Au final, ce que Trifonov a rendu fut sans faille mais peu spectaculaire ni marquant et certainement en rien meilleur que l’inoubliable version du pianiste russe Denis Matsuev donnée avec l’OSM, il y a à peine quelques années. Dès le début du premier mouvement, on a observé un Trifonov centré sur lui-même que la chef invitée, l’élégante jeune Karina Canellakis, a laissé libre d’agir à sa guise. Le violoncelle solo de l’OSM, sourire en coin, notait en oeillades vers la perspicace jeune chef, l’impossible autre solution que de laisser mener Trifonov lui-même voire modifier, altérer, dicter le tempo et les entrées de l’orchestre. Ainsi, Trifonov est devenu à loisir lancinant, prenant tout trop lentement au premier mouvement et, encore plus pathétiquement au sublime second mouvement, obligeant les vents dont le cor solo et la flûte solo à des accompagnement prolongés des phrases musicales jusqu’au bout de leur souffle.
L’égocentrisme évident de cette version masculine mais bien moins attrayante d’une disons Yuja-Wang-garçon sans les robes clinquantes aguichantes et avec une certaine beauté négligée (la signification de cette périphrase euphémique fait très préciosité du 16e siècle français, je le sais), offre un modèle de pianiste à sensations pas très bon marché venu de Russie. En rien ne méritait-il les hurlements de stade sportif, ces hourras tonitruants délirants d’un public Série Presto qui n’a probablement pas en tête (ni dans le coeur) la version en direct incomparable de ce concerto avec André Laplante (étiquette Radio-Canada) à la grande finale du Concours Tchaïkovsky 1978 ou encore les versions Horowitz live sur RCA Victor ou celles inégalables de Vladimir Viardo gagnant du Concours Van Cliburn alors qu’il est secondé par le Dallas et Edouardo Mata ou même celle d’Andréi Gavrilov sous Alexandre Lazarev et l’Orchestre de l’URSS. Il y en a bien d’autres vraies très bonnes versions dont celle de Dimitri Sgouros sous Yuri Simonov et la Philharmonie de Berlin, celles d’Earl Wilde avec la Philarmonia sous Jascha Horenstein et évidemment la plus probante celle de Rachmaninoff lui-même avec Ormandy et Philadelphie.
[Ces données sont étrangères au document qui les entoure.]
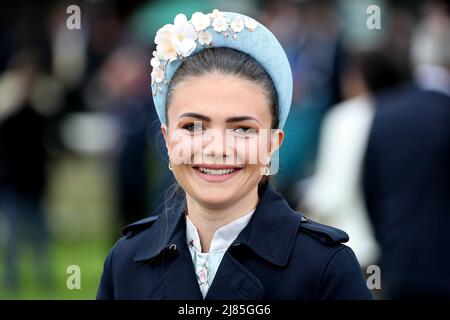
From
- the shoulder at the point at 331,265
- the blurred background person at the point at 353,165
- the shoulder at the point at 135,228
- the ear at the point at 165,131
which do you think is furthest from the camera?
the blurred background person at the point at 353,165

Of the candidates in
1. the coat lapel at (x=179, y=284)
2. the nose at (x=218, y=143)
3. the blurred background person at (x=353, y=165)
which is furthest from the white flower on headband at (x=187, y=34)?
the blurred background person at (x=353, y=165)

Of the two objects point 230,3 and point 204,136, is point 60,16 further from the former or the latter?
point 204,136

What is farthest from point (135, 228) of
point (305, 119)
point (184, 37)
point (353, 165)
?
point (305, 119)

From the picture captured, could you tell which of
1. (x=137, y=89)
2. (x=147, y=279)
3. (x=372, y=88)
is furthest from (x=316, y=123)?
(x=147, y=279)

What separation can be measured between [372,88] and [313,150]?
3379 mm

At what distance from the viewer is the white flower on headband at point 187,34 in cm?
307

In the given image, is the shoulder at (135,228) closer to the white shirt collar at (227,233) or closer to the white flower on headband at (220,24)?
the white shirt collar at (227,233)

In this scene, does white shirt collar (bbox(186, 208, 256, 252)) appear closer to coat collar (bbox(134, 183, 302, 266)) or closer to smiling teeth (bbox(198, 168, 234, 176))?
coat collar (bbox(134, 183, 302, 266))

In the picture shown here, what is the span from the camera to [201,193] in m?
3.07

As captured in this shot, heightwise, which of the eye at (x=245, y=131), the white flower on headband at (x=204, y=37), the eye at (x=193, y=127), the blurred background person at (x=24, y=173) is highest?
the white flower on headband at (x=204, y=37)

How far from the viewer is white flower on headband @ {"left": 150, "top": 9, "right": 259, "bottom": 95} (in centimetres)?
307

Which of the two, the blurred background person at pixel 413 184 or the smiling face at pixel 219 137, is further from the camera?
the blurred background person at pixel 413 184

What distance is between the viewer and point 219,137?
9.93 ft

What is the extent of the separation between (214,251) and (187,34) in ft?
2.08
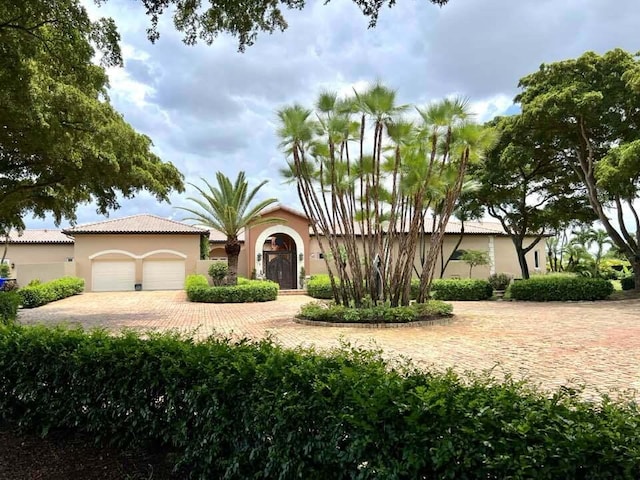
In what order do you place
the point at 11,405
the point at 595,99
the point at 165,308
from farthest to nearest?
the point at 165,308 < the point at 595,99 < the point at 11,405

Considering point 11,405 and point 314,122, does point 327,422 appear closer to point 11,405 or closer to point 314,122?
point 11,405

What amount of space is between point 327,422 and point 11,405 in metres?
3.88

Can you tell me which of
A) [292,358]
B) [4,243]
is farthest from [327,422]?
[4,243]

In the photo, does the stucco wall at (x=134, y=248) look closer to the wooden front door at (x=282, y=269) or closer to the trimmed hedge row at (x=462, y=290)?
the wooden front door at (x=282, y=269)

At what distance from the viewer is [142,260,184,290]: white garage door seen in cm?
3114

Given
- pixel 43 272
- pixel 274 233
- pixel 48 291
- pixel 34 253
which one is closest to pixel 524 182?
pixel 274 233

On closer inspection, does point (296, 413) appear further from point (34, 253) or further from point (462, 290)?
point (34, 253)

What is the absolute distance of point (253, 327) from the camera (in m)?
13.9

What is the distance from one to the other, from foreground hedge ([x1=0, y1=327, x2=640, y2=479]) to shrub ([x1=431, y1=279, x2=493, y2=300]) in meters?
21.0

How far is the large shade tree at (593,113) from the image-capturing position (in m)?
18.0

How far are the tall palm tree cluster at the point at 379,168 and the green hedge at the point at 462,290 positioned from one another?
947cm

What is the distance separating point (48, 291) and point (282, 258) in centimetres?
1422

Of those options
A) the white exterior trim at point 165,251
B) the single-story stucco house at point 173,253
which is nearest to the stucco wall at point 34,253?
Result: the single-story stucco house at point 173,253

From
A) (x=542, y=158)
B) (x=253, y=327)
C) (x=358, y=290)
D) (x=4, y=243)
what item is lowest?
(x=253, y=327)
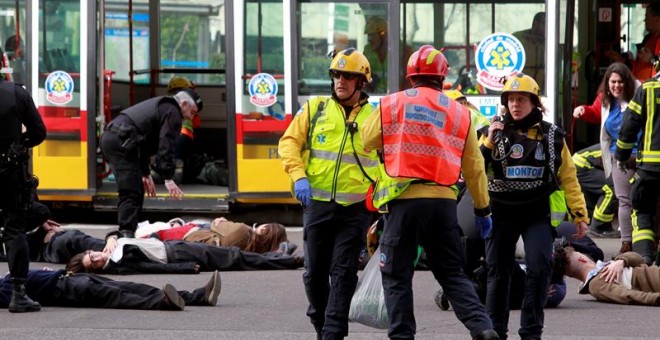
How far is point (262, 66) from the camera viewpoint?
47.2ft

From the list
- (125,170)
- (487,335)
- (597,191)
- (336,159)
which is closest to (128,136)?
(125,170)

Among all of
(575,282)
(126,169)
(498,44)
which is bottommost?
(575,282)

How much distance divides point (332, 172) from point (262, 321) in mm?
1552

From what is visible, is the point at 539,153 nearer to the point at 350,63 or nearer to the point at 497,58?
the point at 350,63

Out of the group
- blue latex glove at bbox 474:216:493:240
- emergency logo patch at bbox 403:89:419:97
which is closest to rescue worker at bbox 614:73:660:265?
blue latex glove at bbox 474:216:493:240

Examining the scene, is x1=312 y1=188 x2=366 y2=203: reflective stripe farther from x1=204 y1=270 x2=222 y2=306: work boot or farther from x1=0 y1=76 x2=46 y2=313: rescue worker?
x1=0 y1=76 x2=46 y2=313: rescue worker

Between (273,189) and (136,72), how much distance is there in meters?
3.61

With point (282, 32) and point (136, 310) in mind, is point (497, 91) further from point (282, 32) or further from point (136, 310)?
point (136, 310)

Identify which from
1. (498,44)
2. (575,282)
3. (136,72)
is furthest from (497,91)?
(136,72)

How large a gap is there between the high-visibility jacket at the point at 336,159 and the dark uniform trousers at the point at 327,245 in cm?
7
Parlons maintenant de la jeune chef Karina Canellakis qui ne l’a pas eu facile comme semaine avec tous ces événements! Surtout diriger une symphonie no. 4 de Tchaïkovsky que les musiciens n’avaient pas répétée et que, d’emblée, avec l’entrée des cuivres, on a senti à la limite du précaire. Disons-le franchement: elle a tout pour diriger notre orchestre et nul doute que l’administration montréalaise ne l’ait dans sa mire pour remplacer Nagano. Il existe, ça tombe bien, un précédent permettant de nommer un très jeune chef à la tête d’un orchestre réputé: il existe en l’exemple de Zubin Mehta, engagé à 26 ans pour remplacer un mensonger chef illustre nommé Igor Markevitch (voyez la section du livre de Pierre Béique Ils ont été la musique de ce siècle, pages 71 à 73) s’étant déclaré malade pour les 4 premiers concerts de l’OSM de la saison de son engagement alors qu’il dirigeait un orchestre à Paris. C’est ainsi que Pierre Béique a congédié Markevitch pour en embaucher sur-le-champ un jeune, Zubin Mehta.
Les temps sont tout à fait mûrs pour la jeunesse et un chef féminin, mais l’heureuse élue sera courtisée par plusieurs ensembles car cette mode universelle sous le vocable embauche positive (à compétence égale) c’est pour le monde entier. L’heureuse élue attirerait les adolescents, certes des foules de jeunes filles… elle deviendrait un exemple mondial: c’est un coup publicitaire immense pour l’OSM à saisir rapidement quelque tortueux processus de sélection d’un chef qui soit en cours. L’ennui de devoir admettre avoir déjà essuyé un récent humiliant refus du plus grand jeune chef de notre nationalité nous indique une bévue d’avoir cru une seconde qu’il accepterait dans les critères dictés ou énoncés pour satisfaire au poste. C’est toute une mission que de diriger l’OSM en ses exigences fondamentales, car il faut faire des concerts populaires dans les parcs, jouer dans les écoles, amener une marque de disque à se ré-associer à l’OSM qui a dans sa cour un ensemble en pleine ascension (l’Orchestre Métropolitain) qui endisque pour rien de moins que pour Deutsche Gramophone!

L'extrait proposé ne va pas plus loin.